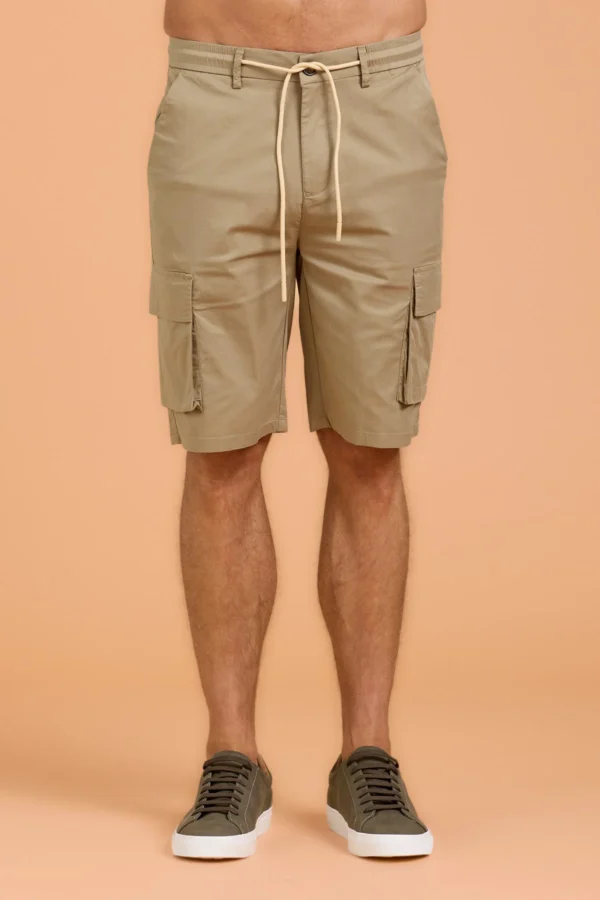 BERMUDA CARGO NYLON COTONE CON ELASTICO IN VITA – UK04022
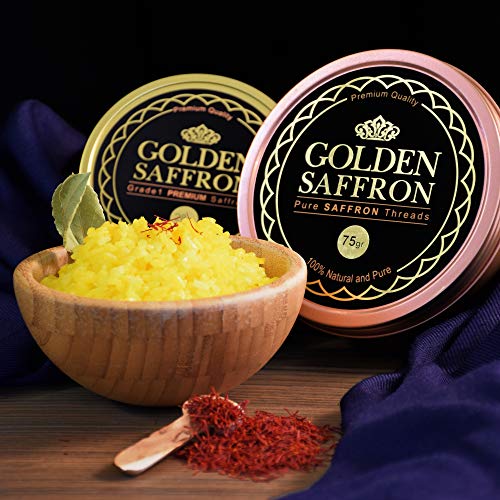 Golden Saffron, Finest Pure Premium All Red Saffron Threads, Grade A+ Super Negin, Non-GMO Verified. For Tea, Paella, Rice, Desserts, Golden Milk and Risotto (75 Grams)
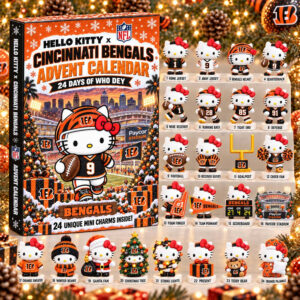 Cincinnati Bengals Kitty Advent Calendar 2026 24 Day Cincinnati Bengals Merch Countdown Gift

++++++++

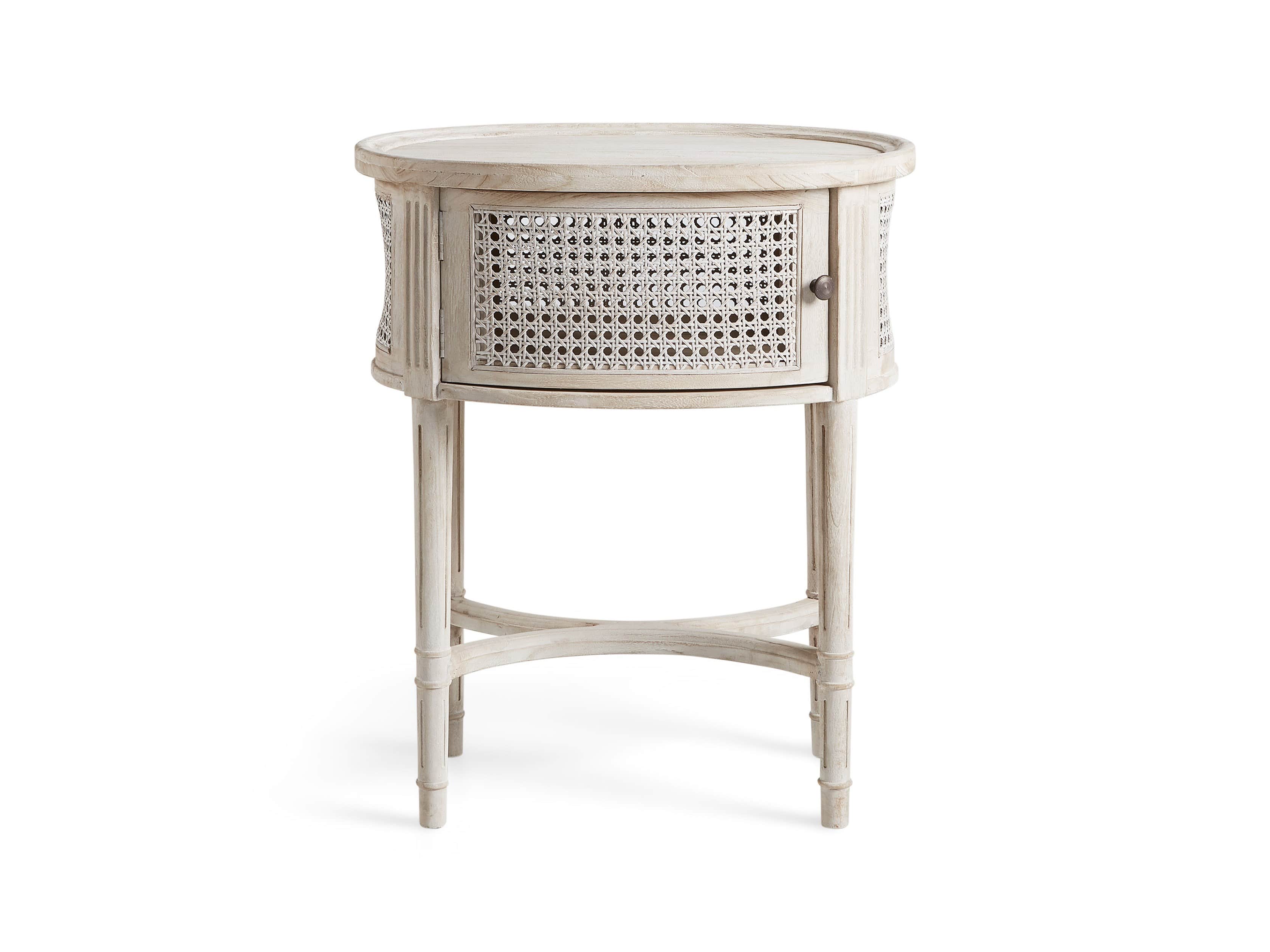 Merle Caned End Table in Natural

++++++++

** Task requirements **
Print, word for word, the lines above that run from the line containing "BERMUDA CARGO NYLON" to the line containing "Cincinnati Bengals Kitty", both included. Keep the pictures out.

** Solution for this task **
 BERMUDA CARGO NYLON COTONE CON ELASTICO IN VITA – UK04022
 Golden Saffron, Finest Pure Premium All Red Saffron Threads, Grade A+ Super Negin, Non-GMO Verified. For Tea, Paella, Rice, Desserts, Golden Milk and Risotto (75 Grams)
 Cincinnati Bengals Kitty Advent Calendar 2026 24 Day Cincinnati Bengals Merch Countdown Gift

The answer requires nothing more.